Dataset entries
********************
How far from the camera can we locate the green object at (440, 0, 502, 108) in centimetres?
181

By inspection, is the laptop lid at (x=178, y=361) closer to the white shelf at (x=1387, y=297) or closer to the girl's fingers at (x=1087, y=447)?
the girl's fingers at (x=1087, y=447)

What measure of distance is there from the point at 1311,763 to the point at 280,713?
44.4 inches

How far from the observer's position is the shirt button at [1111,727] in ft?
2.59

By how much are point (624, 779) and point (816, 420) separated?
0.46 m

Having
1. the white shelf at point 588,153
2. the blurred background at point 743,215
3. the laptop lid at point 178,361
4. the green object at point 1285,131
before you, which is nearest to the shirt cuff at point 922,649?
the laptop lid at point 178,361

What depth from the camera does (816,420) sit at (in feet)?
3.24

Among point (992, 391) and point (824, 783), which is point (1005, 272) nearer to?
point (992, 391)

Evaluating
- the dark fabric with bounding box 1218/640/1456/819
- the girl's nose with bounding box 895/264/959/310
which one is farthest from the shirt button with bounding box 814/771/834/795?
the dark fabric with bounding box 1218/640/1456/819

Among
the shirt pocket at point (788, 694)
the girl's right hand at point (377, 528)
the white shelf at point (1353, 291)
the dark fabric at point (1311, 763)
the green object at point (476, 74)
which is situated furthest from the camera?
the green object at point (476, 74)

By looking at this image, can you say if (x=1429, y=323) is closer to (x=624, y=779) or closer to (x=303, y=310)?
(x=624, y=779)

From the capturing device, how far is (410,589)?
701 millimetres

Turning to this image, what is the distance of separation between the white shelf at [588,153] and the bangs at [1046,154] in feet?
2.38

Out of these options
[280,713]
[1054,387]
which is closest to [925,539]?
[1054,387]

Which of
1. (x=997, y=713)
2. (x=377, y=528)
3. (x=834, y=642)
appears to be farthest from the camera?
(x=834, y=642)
********************
Aim = Quote every one of the entries above word for word.

Response =
How far from the camera can we locate the green object at (440, 0, 502, 108) in centimetres?
181

By inspection, is the laptop lid at (x=178, y=361) closer to the white shelf at (x=1387, y=297) or closer to the girl's fingers at (x=1087, y=447)?
the girl's fingers at (x=1087, y=447)

What measure of distance is there from the point at 1311,763 to the point at 280,713?
44.4 inches

How far from the observer's position is the shirt button at [1111,727] in ft?
2.59

By how much are point (624, 779) and point (816, 420) separated?
0.46 m

Having
1. the white shelf at point 588,153
2. the blurred background at point 743,215
3. the laptop lid at point 178,361
4. the green object at point 1285,131
before you, which is nearest to the shirt cuff at point 922,649?
the laptop lid at point 178,361

What depth from the camera does (816,420) sit at (in feet)?
3.24

Among point (992, 391) and point (824, 783), which is point (1005, 272) nearer to?
point (992, 391)

Evaluating
- the dark fabric with bounding box 1218/640/1456/819
- the girl's nose with bounding box 895/264/959/310
which one is farthest from the shirt button with bounding box 814/771/834/795?
the dark fabric with bounding box 1218/640/1456/819

Among
the shirt pocket at point (788, 694)
the girl's right hand at point (377, 528)
the white shelf at point (1353, 291)
the dark fabric at point (1311, 763)
the green object at point (476, 74)
which is situated furthest from the camera?
the green object at point (476, 74)

By looking at this image, can you say if (x=1429, y=323) is closer to (x=624, y=779) or closer to (x=303, y=310)?
(x=624, y=779)

From the capturing device, how far is (410,589)?
701 millimetres

Turning to this image, what is the distance of separation between the white shelf at [588,153] and the bangs at [1046,154] in feet?
2.38

Out of these options
[280,713]
[1054,387]
which is closest to [925,539]?
[1054,387]

Which of
1. (x=997, y=713)
2. (x=377, y=528)
3. (x=834, y=642)
appears to be farthest from the camera?
(x=834, y=642)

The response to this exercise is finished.